Here we present evidence that the 29.9KD subunit of complex I is a component in global regulation of secondary metabolite gene clusters, is required for full virulence in a mouse model of invasive aspergillosis, that deletion of this gene results in loss of active—inactive transitions in complex I and that this loss of ability to change state or biochemical inhibition of enzyme activity leads to resistance to azoles. Azole resistance appears to be ergosterol independent and is diametrically opposed to the observation that gene knockout or chemical inhibition of complex I leads to azole sensitivity in Candida.

The range of pathways and phenotypes controlled by the 29.9KD subunit of complex I is similar in scope to that of LaeA [41] with 29.9KD subunit gene deletions deregulating expression of 8 of the 12 LaeA deregulated secondary metabolite clusters during normal growth. One cluster of unknown function (defined as 11 in [65]) is strongly up-regulated in the 29.9KD knockout in the presence of itraconazole. We also noted striking regulation of secondary metabolite clusters during growth in the presence of itraconazole with 6 clusters down-regulated by itraconazole and 6 clusters up-regulated by itraconazole (S3 Fig).

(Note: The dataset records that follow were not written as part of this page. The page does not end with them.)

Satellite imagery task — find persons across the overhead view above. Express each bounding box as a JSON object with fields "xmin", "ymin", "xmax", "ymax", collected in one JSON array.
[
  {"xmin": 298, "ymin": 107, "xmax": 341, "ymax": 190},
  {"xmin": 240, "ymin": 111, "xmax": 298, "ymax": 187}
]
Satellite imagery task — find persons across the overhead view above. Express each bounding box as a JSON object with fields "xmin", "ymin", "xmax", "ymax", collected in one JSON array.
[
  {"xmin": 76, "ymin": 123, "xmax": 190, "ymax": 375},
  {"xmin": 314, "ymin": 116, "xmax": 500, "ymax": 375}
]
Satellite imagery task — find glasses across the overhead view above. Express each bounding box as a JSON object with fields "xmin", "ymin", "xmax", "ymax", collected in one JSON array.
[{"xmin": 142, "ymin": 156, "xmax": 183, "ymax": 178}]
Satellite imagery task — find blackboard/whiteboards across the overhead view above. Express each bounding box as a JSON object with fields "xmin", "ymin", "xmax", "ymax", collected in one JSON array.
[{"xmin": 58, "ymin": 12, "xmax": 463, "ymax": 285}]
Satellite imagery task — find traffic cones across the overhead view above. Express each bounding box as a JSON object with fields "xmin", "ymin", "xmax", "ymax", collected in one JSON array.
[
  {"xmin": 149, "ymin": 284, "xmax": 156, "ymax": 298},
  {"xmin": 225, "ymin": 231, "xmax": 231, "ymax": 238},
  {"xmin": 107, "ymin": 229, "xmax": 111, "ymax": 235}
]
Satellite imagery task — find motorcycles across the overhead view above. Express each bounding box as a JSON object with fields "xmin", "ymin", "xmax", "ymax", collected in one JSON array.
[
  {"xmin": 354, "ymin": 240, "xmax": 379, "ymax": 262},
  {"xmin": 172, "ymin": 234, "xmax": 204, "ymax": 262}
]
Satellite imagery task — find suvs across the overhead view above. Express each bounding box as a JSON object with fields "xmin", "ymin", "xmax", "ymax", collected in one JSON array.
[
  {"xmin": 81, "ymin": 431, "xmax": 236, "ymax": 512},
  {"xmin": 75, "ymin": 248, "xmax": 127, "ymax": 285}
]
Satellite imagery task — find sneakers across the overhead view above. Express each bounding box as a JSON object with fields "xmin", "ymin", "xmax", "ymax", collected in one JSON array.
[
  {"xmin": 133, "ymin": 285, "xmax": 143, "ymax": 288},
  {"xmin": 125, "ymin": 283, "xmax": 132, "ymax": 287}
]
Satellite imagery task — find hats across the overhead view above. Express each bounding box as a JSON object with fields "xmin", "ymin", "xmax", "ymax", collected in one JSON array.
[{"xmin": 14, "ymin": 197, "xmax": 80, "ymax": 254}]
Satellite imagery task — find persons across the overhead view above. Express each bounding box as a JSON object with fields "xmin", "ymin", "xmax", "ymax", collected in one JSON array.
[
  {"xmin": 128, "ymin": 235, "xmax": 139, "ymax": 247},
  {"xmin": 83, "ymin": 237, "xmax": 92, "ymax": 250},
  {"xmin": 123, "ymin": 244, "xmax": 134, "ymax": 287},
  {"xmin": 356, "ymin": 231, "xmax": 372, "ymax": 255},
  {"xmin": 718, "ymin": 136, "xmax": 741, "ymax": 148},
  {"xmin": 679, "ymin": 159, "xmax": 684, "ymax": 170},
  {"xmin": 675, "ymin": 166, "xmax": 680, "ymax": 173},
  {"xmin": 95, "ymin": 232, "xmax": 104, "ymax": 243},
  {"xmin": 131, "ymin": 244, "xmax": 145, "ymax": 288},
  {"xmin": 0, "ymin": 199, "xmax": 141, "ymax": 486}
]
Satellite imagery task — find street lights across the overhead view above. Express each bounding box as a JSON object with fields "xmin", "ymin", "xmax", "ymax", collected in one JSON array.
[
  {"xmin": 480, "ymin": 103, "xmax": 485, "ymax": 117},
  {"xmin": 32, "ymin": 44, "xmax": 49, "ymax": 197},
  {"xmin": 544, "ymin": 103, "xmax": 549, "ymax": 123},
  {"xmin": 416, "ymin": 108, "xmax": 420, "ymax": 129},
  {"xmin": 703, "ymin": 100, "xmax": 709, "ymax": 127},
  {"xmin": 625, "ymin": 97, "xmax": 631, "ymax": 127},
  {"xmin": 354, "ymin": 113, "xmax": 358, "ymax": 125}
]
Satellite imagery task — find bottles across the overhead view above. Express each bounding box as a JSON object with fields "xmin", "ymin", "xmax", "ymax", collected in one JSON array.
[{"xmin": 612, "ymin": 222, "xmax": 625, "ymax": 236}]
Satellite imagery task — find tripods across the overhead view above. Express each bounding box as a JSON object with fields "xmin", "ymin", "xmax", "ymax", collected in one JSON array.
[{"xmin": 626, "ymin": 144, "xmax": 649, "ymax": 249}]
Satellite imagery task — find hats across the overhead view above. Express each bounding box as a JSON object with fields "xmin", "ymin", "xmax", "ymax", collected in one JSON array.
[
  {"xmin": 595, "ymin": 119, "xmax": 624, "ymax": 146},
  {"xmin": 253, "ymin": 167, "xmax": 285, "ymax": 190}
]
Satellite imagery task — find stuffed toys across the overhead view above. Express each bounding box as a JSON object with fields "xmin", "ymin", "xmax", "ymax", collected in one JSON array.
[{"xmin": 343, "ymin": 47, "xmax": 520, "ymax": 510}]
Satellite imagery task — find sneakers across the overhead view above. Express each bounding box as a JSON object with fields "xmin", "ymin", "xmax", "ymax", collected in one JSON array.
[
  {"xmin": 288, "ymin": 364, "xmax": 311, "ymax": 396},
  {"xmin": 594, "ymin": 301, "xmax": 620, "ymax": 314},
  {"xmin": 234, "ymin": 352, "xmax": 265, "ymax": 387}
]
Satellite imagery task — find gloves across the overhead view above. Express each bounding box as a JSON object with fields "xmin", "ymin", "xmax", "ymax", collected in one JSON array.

Complex I inactivation through either chemical inhibition by rotenone or piericidin A or deletion of the 29.9 KD complex I subunit leads to azole resistance. We note that insertional inactivation of the gene using REMI resulted in only moderate azole resistance (56). One explanation for this finding is that rotenone or 29.9 KD gene knockout completely inhibits complex I activity biochemically or by preventing reactivation of complex I whereas the AF210:101 29.9 KD mutation allows production of a truncated protein that can partially reactivate complex I. These observations are diametrically opposed to those seen in complex I gene knockouts in C. albicans [6368] which lead to dramatically increased azole sensitivity. In C. albicans complex I knockouts or complete loss of mitochondrial DNA lead to loss of drug efflux gene expression and lower sterol biosynthesis with further effects on iron acquisition systems. In A. fumigatus complex I mediated azole resistance does not appear to significantly alter ergosterol levels or to increase transcription of key sterol biosynthetic genes.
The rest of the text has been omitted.